Last summer things started to change. The newest shots came out, different ones that were supposed to be able to adapt to the mutations that were coming at us more frequently. Steve and I got ours right at summers end, to best protect us from being indoors with others who might be incubating who knows what next. Now I almost never feel a sore arm from any shots, and I didn't this time either. They say the worse your arm feels, the better your immune system is working. They were saying it a lot back then, so I was asking myself whether I'd know if it was working, or I just had a lousy immune system. But within a couple weeks I started tasting my food! I concluded this different shot somehow found some reservoir of the virus in my taste buds and nailed the little pests. So.... why not my nose?

Around then hints were coming out that losing taste and smell were being considered a kind of long covid. Well, that's helpful, I guess. Much more recently I was reading a study that stopped "maybe-ing" the idea, and just declared it flat out. I officially had long covid. At last, a name!

OK, and so....? 

It went on to talk about some kind of surgery to deal with the lack of smell. Hmmm, something to think about. How much do I want smell back? But I also put that diagnosis in my personal health record, with clarification of which symptom(s).  A few days later a similar study claimed those particular symptoms tended to go away after around 2 years. OK, so scratch surgery then, or at least wait a bit more to see what happens. But why the delay with the nose?

I'm looking forward to summer, watching my flowers come up with all their blooms. I have no idea if the ones that bloomed here on bushes last summer have any fragrance.
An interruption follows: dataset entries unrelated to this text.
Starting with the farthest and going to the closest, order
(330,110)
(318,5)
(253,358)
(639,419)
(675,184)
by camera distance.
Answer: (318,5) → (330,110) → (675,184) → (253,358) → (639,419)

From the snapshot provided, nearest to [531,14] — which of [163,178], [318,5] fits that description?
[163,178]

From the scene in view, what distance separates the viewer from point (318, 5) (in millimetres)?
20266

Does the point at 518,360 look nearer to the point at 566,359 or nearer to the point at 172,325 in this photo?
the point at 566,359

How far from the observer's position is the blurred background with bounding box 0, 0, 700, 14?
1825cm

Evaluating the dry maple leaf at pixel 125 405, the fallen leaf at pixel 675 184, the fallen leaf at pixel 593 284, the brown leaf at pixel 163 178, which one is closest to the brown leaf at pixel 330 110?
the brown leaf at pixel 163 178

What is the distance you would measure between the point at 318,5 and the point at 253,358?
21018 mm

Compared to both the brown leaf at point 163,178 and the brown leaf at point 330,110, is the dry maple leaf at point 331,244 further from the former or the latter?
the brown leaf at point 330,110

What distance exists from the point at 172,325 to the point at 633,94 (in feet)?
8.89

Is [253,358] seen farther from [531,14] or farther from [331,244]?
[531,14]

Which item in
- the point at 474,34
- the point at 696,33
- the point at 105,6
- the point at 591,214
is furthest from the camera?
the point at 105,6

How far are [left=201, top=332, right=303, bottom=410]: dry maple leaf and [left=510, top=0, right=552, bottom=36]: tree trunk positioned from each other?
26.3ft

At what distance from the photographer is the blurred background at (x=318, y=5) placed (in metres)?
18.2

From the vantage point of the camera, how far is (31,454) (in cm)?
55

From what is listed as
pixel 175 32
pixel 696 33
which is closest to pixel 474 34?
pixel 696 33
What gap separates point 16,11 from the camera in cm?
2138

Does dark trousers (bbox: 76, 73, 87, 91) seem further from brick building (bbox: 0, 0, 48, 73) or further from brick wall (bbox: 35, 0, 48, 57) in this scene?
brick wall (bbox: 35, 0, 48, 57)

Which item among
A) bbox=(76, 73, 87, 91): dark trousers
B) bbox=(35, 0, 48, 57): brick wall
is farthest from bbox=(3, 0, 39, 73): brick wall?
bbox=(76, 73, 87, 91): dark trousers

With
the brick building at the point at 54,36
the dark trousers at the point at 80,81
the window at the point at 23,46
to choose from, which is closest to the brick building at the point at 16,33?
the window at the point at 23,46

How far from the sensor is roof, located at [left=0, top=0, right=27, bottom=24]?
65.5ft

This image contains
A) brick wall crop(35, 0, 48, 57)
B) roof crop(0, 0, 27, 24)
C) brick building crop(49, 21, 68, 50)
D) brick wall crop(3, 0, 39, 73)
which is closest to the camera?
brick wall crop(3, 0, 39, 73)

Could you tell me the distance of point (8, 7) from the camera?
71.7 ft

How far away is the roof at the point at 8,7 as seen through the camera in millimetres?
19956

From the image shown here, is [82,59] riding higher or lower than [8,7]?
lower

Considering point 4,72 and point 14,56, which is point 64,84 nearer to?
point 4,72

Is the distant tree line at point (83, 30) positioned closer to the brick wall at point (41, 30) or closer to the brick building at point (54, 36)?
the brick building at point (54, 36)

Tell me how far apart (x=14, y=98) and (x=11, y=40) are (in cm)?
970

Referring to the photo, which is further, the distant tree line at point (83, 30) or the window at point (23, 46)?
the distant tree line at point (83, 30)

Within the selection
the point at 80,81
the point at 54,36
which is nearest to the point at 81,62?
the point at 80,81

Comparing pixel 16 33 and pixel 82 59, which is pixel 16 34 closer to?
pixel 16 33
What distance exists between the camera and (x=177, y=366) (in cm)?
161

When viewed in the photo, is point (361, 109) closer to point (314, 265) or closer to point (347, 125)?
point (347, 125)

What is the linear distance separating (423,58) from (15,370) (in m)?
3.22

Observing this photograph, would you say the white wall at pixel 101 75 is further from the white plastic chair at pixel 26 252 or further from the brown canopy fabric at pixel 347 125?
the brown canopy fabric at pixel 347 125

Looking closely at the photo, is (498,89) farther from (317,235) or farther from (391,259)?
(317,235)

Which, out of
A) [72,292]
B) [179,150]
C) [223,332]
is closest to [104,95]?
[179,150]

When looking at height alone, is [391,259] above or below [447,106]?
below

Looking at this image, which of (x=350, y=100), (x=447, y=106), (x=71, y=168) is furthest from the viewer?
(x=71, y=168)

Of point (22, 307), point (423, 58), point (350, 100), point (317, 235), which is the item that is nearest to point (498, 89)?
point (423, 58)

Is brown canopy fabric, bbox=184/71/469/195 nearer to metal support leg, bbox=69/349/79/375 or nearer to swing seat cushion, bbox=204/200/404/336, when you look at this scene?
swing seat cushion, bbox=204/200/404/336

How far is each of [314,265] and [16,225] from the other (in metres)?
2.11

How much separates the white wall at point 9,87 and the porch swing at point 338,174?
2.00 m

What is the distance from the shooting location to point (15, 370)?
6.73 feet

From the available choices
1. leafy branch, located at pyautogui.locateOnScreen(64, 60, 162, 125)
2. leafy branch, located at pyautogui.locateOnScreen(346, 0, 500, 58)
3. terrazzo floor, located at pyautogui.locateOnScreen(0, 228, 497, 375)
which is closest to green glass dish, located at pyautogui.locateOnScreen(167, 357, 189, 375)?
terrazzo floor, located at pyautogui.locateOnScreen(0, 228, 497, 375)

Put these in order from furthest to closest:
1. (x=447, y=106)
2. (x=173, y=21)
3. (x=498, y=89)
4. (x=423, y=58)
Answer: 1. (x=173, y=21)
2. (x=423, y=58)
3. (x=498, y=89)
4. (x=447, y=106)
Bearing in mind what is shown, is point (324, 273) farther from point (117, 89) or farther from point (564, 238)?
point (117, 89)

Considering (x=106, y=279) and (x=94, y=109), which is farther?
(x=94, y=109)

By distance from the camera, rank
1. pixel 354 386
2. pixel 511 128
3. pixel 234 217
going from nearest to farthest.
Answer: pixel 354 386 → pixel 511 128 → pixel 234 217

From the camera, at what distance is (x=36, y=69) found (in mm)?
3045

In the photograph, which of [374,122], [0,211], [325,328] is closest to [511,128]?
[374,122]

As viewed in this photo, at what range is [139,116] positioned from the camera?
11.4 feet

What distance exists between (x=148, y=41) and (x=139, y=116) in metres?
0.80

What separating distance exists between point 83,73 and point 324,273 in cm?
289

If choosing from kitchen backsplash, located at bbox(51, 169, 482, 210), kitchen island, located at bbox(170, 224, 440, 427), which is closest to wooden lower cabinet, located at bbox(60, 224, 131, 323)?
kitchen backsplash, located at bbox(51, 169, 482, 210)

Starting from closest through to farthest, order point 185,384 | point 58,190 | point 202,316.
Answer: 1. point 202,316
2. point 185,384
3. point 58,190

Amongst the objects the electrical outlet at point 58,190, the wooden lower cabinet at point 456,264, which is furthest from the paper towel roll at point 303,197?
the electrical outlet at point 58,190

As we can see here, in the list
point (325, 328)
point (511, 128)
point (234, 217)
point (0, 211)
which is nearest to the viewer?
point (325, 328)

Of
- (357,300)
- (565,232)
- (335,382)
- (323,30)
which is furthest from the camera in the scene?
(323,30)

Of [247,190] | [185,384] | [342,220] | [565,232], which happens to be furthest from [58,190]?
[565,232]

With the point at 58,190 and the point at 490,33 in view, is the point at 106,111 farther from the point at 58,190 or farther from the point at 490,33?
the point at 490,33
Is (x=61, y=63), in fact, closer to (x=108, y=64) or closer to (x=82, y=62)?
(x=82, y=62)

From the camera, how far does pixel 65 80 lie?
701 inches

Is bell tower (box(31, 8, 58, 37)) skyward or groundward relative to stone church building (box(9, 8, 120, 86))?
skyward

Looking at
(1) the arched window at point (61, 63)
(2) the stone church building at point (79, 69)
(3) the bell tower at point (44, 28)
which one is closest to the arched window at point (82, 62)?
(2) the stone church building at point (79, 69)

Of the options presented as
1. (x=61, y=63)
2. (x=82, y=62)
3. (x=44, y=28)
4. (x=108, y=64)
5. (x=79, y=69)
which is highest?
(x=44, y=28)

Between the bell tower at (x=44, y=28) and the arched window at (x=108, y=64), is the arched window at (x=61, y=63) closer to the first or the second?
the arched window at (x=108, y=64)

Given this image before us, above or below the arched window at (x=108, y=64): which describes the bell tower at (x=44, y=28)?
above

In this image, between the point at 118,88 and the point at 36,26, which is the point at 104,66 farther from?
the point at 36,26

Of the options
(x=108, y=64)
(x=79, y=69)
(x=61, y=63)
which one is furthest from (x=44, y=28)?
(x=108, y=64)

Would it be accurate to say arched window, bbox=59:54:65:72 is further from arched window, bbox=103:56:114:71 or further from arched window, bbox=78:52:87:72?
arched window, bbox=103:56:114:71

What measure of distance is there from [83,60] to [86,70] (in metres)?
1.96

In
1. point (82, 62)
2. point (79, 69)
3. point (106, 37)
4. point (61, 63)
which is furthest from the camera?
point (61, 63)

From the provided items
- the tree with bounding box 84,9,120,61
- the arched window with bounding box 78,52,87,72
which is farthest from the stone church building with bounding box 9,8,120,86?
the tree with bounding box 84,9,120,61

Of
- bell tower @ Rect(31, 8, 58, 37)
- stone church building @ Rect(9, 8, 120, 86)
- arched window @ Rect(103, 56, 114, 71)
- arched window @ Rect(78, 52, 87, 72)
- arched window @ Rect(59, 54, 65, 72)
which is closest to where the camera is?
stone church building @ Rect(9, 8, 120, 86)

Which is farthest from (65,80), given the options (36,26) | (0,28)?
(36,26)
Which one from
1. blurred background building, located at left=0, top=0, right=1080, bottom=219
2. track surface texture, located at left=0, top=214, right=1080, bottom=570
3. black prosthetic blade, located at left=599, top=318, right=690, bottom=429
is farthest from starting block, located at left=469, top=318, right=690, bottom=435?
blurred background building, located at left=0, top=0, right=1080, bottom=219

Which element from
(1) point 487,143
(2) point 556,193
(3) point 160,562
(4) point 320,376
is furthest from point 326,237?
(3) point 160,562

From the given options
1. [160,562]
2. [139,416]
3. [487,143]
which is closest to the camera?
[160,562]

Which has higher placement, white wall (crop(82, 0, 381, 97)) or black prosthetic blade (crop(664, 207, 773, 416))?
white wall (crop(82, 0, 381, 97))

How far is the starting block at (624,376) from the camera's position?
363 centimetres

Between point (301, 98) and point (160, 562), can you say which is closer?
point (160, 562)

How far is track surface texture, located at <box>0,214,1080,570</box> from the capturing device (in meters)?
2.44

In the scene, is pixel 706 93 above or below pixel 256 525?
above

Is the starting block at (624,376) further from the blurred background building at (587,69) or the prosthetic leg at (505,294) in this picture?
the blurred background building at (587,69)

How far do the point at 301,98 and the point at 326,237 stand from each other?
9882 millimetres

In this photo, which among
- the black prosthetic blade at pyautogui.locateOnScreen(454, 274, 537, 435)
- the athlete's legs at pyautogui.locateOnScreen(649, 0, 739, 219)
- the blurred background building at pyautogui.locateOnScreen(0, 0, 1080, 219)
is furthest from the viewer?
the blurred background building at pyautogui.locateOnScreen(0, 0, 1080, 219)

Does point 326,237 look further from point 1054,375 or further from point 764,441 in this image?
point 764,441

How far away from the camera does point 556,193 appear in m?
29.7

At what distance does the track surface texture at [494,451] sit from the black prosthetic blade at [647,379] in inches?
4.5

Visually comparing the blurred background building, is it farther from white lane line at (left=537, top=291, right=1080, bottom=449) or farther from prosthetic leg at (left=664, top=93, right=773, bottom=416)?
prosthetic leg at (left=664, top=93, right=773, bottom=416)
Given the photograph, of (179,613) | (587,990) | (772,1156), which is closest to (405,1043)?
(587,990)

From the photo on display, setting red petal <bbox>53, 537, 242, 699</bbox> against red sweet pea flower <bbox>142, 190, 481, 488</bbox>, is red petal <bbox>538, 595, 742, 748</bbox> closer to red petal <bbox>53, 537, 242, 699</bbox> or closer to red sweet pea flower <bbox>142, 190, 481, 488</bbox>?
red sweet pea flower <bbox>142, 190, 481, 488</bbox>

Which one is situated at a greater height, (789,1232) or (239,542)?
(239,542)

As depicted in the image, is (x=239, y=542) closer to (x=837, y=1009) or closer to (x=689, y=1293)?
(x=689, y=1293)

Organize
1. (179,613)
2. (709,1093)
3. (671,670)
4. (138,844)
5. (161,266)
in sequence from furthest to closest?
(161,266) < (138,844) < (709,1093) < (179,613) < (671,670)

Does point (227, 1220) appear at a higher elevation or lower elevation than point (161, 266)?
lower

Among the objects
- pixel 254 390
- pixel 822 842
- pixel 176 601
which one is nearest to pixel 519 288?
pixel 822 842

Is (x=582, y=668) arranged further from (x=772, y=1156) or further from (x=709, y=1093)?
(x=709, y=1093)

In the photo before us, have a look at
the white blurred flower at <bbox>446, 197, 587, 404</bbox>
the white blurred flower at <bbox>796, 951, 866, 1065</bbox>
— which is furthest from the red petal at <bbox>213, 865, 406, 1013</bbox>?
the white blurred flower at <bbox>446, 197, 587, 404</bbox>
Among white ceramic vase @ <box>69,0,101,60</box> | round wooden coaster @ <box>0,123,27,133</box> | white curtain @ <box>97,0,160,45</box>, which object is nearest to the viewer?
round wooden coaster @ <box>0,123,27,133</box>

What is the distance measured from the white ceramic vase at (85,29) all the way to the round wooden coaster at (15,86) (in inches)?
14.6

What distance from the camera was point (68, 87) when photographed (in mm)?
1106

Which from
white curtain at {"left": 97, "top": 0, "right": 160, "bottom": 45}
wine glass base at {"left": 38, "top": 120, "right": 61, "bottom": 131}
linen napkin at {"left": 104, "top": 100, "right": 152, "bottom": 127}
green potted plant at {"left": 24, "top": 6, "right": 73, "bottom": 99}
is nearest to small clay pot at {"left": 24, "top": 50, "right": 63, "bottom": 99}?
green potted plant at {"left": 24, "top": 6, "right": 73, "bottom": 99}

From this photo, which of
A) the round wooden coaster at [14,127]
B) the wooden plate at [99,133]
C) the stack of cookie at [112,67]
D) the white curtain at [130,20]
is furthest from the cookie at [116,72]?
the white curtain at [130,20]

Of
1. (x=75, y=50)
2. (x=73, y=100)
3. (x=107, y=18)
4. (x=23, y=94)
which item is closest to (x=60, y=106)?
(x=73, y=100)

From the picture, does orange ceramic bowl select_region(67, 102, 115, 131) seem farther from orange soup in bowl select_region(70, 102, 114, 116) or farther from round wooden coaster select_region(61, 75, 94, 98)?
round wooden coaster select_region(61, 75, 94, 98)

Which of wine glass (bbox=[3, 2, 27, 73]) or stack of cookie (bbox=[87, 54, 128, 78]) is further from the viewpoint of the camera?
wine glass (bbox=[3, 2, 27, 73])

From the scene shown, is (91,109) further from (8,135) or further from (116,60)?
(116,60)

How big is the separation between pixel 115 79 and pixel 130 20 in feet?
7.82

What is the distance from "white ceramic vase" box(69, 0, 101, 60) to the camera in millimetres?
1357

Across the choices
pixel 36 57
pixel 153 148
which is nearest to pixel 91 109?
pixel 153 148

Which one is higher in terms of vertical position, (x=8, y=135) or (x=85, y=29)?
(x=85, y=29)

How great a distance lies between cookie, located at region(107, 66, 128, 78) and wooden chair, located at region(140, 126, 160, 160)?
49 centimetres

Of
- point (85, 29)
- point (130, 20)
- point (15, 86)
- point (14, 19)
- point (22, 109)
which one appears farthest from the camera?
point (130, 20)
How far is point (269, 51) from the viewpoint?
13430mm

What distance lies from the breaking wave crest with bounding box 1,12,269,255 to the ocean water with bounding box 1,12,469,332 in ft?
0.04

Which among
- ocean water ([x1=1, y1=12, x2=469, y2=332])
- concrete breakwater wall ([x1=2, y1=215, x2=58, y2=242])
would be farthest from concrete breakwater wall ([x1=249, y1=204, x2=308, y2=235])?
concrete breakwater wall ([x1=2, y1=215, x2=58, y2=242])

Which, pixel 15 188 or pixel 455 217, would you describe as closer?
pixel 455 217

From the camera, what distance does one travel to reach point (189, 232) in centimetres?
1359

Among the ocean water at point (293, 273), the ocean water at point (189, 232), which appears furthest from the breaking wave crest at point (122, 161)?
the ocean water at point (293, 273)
I'm also looking forward to cut grass smell, now that we're back living with an actual lawn instead of a rock bed, and not having to depend on Steve's nose to clear out the fridge since his never was that sensitive the way mine was. I found myself wishing my nose would come back into use soon if that two-year thing was true.

Then I walked into one particular room in the house and without thinking, out popped "Boy it stinks in here!" Then it hit me what just happened. Sure there was some cleaning up to do, but it felt like a celebration! The nose was coming back, "blessing" me with the most obnoxious stench in the house, because that's the way some wishes get granted, the ugliest, nastiest way possible. 

So far it's still the strong things, but that's how taste came back too: not dependably, not fully even now, but no longer absent. I know what burned on the stove a couple days back. I now know how awful the large waste basket under the kitchen sink stinks after food scraps collect because it holds over a full week's worth, and the bags have to be purchased for that, unlike the small wastebaskets which hold smaller free bags from shopping and get emptied every few days. I can smell fresh baked pizza, and my sap sago grated cheese. I know the eggs are good and the week-long opened package of brats is too. Someday I might smell coffee again, but I've been drinking it for years now without needing to enjoy it, and plan to continue. Laundry will get done more often too along with other household chores.

It's not just sanitation issues or food spoilage issues that will be improved. There is one major health issue  for me as well. I should soon be able to smell cigarette smoke. I need to avoid it, because after more than 40 years of second hand smoke, it affects my cardiac rhythms. I'm looking forward to being able, again, to be three feet outside somebody's front door and tell if they smoke in the house. I can chose not to go in.

After this morning I can finally tell you that the antiperspirant I chose arbitrarily over a year ago is actually quite pleasant smelling. Lucky me! 

Luckier you! I'll be sure to use it every day again.